Microsoft Internet Explorer is prone to a cross-domain information-disclosure vulnerability.
An attacker can exploit this issue to access local files or content from a browser window in another domain or security zone. This may allow the attacker to obtain sensitive information or may aid in further attacks.
Credit: Jorge Luis Alvarez Medina and Federico Muttis from Core Security Technologies
The investigation so far has shown that if a user is using a version of Internet Explorer that is not running in Protected Mode an attacker may be able to access files with an already known filename and location. These versions include Internet Explorer 5.01 Service Pack 4 on Microsoft Windows 2000 Service 4; Internet Explorer 6 Service Pack 1 on Microsoft Windows 2000 Service Pack 4; and Internet Explorer 6, Internet Explorer 7, and Internet Explorer 8 on supported editions of Windows XP Service Pack 2, Windows XP Service Pack 3, and Windows Server 2003 Service Pack 2. Protected Mode prevents exploitation of this vulnerability and is running by default for versions of Internet Explorer on Windows Vista, Windows Server 2008, Windows 7, and Windows Server 2008.
The vulnerability exists due to content being forced to render incorrectly from local files in such a way that information can be exposed to malicious Web sites.

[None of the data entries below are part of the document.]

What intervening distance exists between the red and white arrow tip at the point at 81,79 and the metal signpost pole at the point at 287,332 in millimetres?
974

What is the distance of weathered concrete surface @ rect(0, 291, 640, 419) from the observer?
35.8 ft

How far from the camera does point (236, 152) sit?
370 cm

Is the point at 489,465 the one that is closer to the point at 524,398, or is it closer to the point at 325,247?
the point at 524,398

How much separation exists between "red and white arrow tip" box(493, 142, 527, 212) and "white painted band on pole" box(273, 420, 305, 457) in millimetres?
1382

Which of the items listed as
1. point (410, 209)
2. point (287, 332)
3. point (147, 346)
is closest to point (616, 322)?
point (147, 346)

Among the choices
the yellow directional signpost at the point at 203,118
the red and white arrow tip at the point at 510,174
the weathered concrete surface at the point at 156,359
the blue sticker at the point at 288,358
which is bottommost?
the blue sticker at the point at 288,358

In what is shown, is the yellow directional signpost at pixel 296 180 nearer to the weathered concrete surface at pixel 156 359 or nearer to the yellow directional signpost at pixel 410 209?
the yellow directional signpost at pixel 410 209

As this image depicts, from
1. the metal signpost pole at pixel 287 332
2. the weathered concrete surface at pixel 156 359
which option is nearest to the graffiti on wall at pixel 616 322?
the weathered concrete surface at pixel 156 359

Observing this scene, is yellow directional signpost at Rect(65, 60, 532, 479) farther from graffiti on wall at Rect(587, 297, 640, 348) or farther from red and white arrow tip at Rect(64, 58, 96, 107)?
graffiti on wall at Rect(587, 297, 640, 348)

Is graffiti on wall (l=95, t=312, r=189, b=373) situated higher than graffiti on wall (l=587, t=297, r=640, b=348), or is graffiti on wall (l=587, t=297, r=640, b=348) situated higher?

The URLMON sniffing vulnerability refers to the variant discovered in the CORE-2008-0826 time line. When loading a local file Internet Explorer’s HTML rendering engine [7] will only check its MIME type to see if it is a positive match on the files it can handle. For unknown types that are treated as HTML because they’ve been referred to by a redirection, content type determination will default to ‘text/html’ in absence of a type explicitly set by the content source. In the case of non-html files for which there isn’t an explicit content-type set, URLMON will default to the ‘text/html’ type as suggested from the redirection. As a result Internet Explorer will end up loading non-html local files and rendering them as HTML and running any scripting code included in the file in the context of the Security Zone assigned to the content’s source.